En el comedor donde la inmensa mayoría de compañeros soldados, disfrutaban en animadas conversaciones con sus familias del menú especial de fiesta, el T´ópolla, también sólo, y yo nos consolábamos excusando la ausencia de nuestras novias a algún imponderable de último momento que les había impedido viajar y deseando ya, al término de la comida, partir al reencuentro con ellas en un viaje con preceptiva compañía: la del enorme muñeco que le llevábamos de regalo y que adquirimos en la cantina donde en la zona que era bazar estaban expuestos vistiendo el uniforme completo de soldado y luciendo la banda distintiva con la leyenda del campamento: Cir 16 Campo Soto.
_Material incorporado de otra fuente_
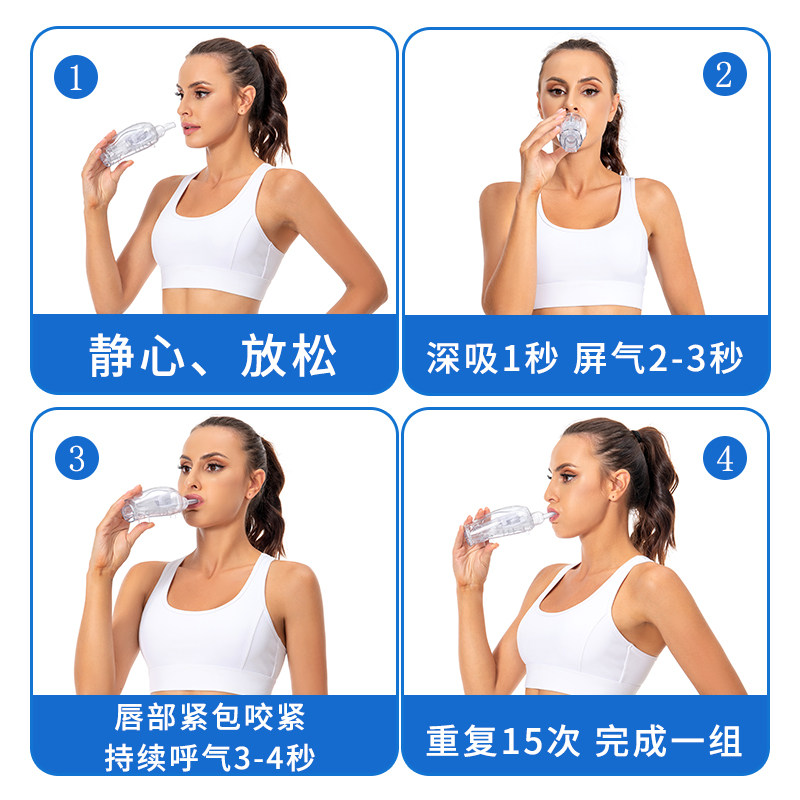 1

静心、放松

2

深吸1秒 屏气2-3秒

3

唇部紧包咬紧
持续呼气3-4秒

4

重复15次 完成一组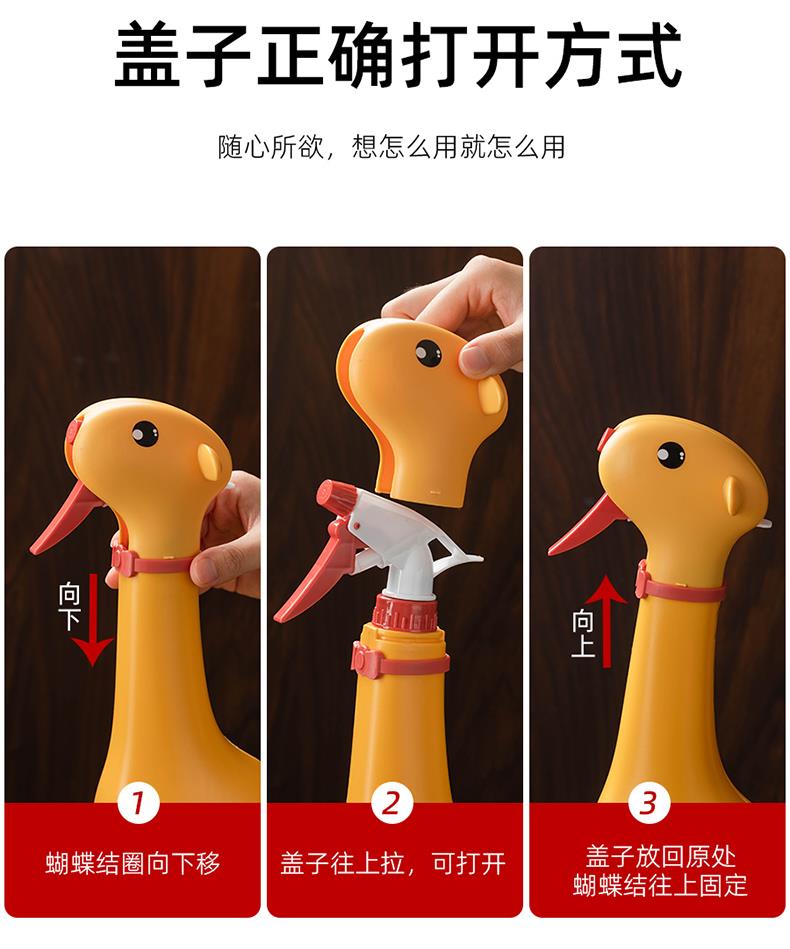 盖子正确打开方式

随心所欲，想怎么用就怎么用

向下

1

蝴蝶结圈向下移

2

盖子往上拉，可打开

向上

3

盖子放回原处
蝴蝶结往上固定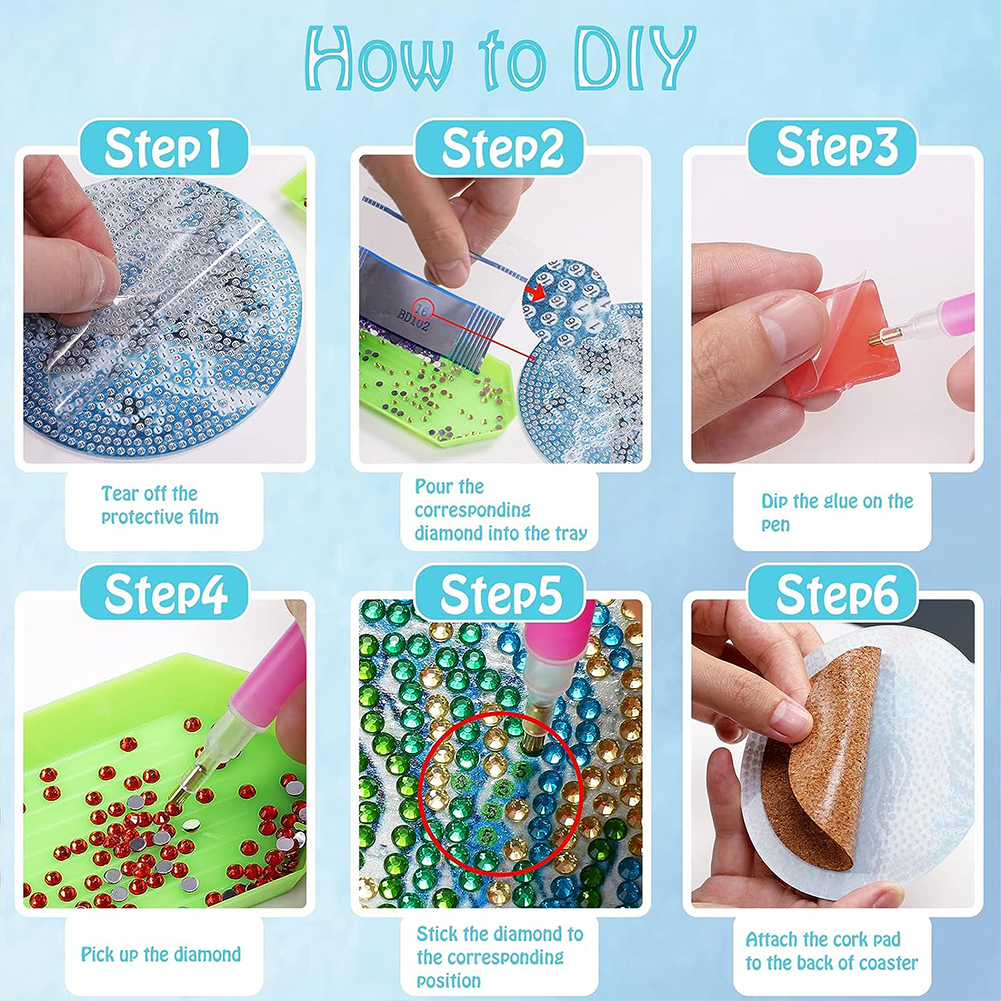 How to DIY

Step1

Tear off the protective film

Step2

16
BD102

Pour the corresponding diamond into the tray

Step3

Dip the glue on the pen

Step4

Pick up the diamond

Step5

Stick the diamond to the corresponding position

Step6

Attach the cork pad to the back of coaster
Nos quedamos a un paso de la tecnología pues, al parecer según nos dijeron, la siguiente remesa incorporaba en el muñeco un dispositivo de audición que al accionarlo se oía, como si el monigote cantara, el himno del CIR; aunque mejor así pues no me imaginaba a Amelia escuchando una y otra vez el tema central, aquello de: “Cir Dieciséis / donde se une España entera / en santo beso / que se posa en la bandera…”, vamos, como que no.

No éramos los únicos marginados de la fiesta­­, había otros soldados --no muchos-- desperdigados entre las mesas del amplio comedor, con los que nos cruzábamos las esquivas miradas que me retrotraían --salvando las distancias del tiempo y del lugar-- a la de los huérfanos dando cuenta, sin entusiasmo por la fiesta, del menú de nochebuena en el desangelado y frío comedor del orfanato mientras la inmensa mayoría de internos se habían ido con sus familias de vacaciones de navidad; tristes instantes, amigo Agustín, que también tú recordarás y que sufrimos personalmente todos los inviernos de nuestra infancia y parte de nuestra adolescencia.

La historia, en mi caso, se repetía; no sé en el tuyo en aquel mismo lugar.